Use in formula TEXT(mainsheet!O3,"yyyy-mm-dd") instead of mainsheet!O3 (or with format you use for dates)
Paul Minichillo
Aug 07, 2017Copper Contributor
Sergei,
Thank you, I have tried that for hours and it wouldnt work. Yours did. Now I have a new question. In my printout sheet when I copy that formula down the column it shows 01-00-1900. Is there a way to stop that from displaying? I want the formula to follow whatever is entered into the cells in the mainsheet but the printout being blank unless there is something in the cell would be nice. I see this happening in other cells also like the w/o column and customer/designer. These, if blank in the mainsheet would be nice to be blank in the printout sheet. I hope this makes sense.
Thanks again for the help.
Paul
- SergeiBaklanAug 07, 2017MVPPaul,
Simplest way is to check with IF like
... & IF(<date> > 1, "-"&TEXT(<date>, format), "") &...
Forgot you use CONCATENATE, thus above between two commas in it- Paul MinichilloAug 08, 2017Copper ContributorSorry you lost me on this one.
- SergeiBaklanAug 08, 2017MVP
Hi Paul,
Okay, let start from scratch. Sorry if i repeat some basics you probably know, not sure there is your issue.
1) As a comment - if you subscribe on Office 365 with Excel 2016 here is the much more powerful function TEXTJOIN which is more suitable for your task. But let continue with 2007.
2) Practically everywhere you may use ampersand to concatenate the text, e.g. =CONCATENATE("a","b") and ="a" & "b" return exactly the same "ab".
3) In Excel there is ISBLANK functions, but you ahve to be sure there is no empty string ("") in the cell you check. There are several ways to check if the cell is blank or has empty string. Not thinking there is date, number or text you may compare the length of above with zero taking into account what LEN() works for all of them.
4) That's not the only way, but let use LEN(). When
=IF(LEN(mainsheet!D4)>0, "-" & mainsheet!D4, "")
returns "-5" if you have number 5 in D4, otherwise empty string.

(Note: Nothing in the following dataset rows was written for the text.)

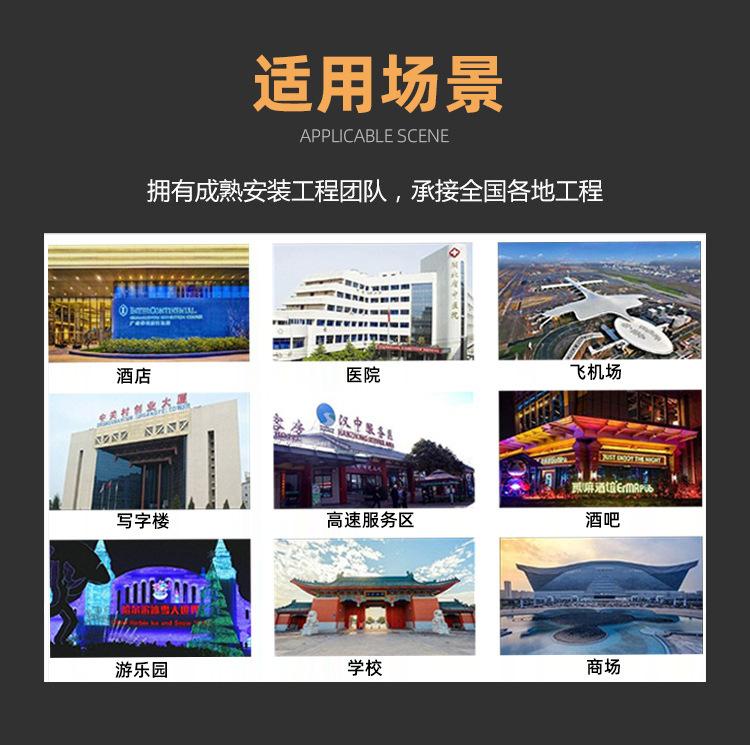 微信图片_20211128180917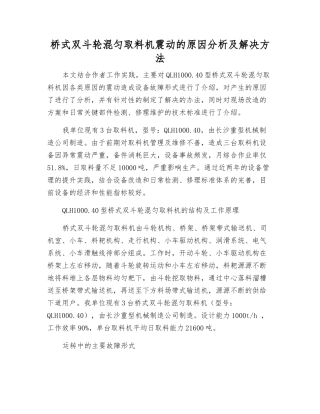 桥式双斗轮混匀取料机震动的原因分析及解决方法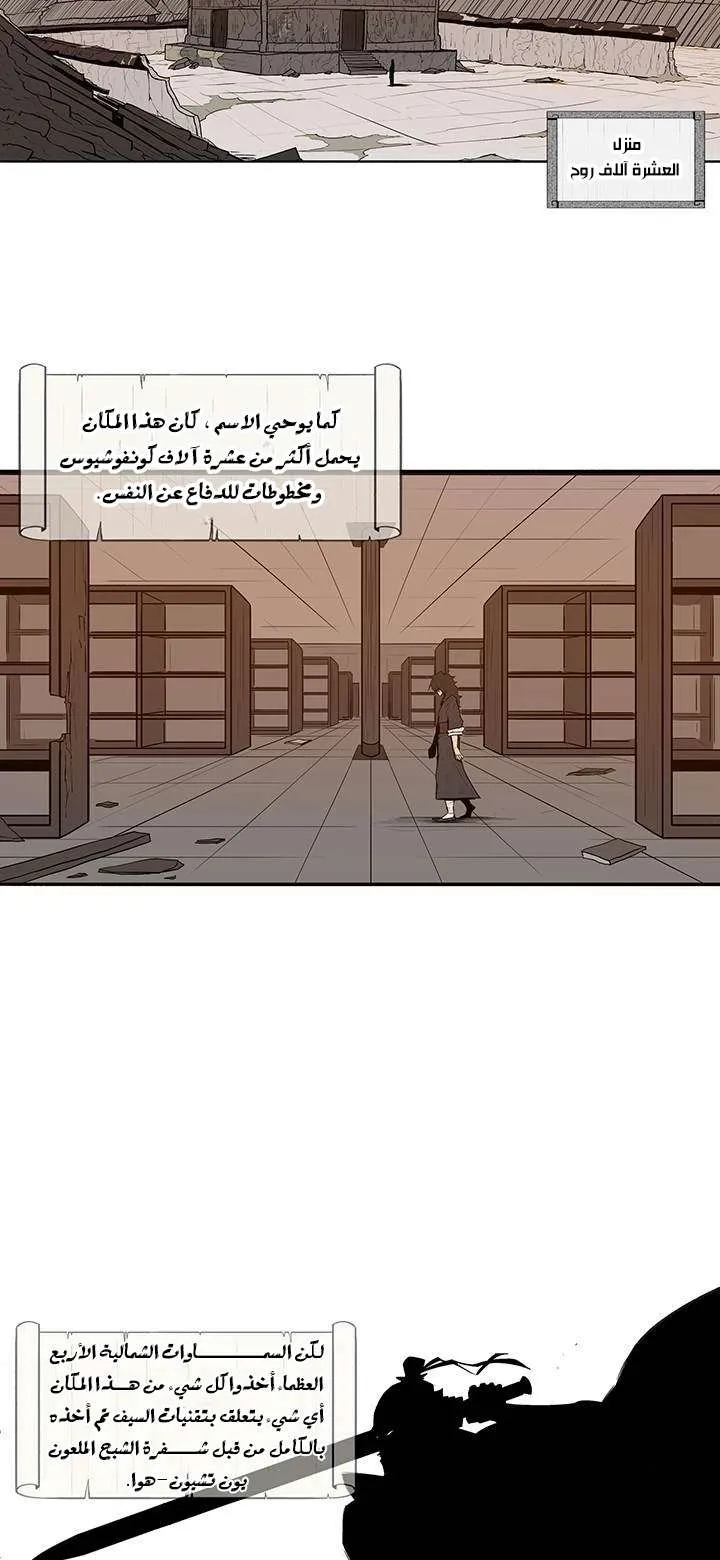 الصفحة 25 من 74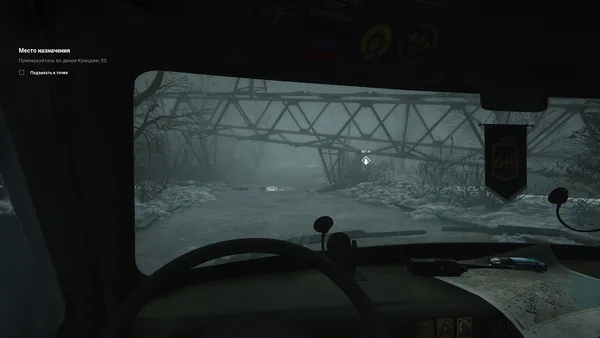 93, Kuindzhi screenshot 1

5) Let combine for all your cells. For long formulas better to use some formatting. You may use Alt+Enter in formula bar to enter new line. Better to use some editor, even Notepad. Formula will be
=CONCATENATE( IF(LEN(mainsheet!D4)>0, "-" & mainsheet!D4, ""), IF(LEN(mainsheet!L4)>0, "-" & mainsheet!L4, ""), IF(LEN(mainsheet!O4)>0, "-" & mainsheet!O4, ""), IF(LEN(mainsheet!Q4)>0, "-" & mainsheet!Q4, "") )
6) Here is small issue - you always have a dash on the front of your resulting string. Not to complicate the checking we may take entire string without first symbol
=MID( CONCATENATE( IF(LEN(mainsheet!D4)>0, "-" & mainsheet!D4, ""), IF(LEN(mainsheet!L4)>0, "-" & mainsheet!L4, ""), IF(LEN(mainsheet!O4)>0, "-" & mainsheet!O4, ""), IF(LEN(mainsheet!Q4)>0, "-" & mainsheet!Q4, "") ), 2, 100 )
where 2 says we take the string starting from second character and 100 is any number which is definitely more than length of you resulting string.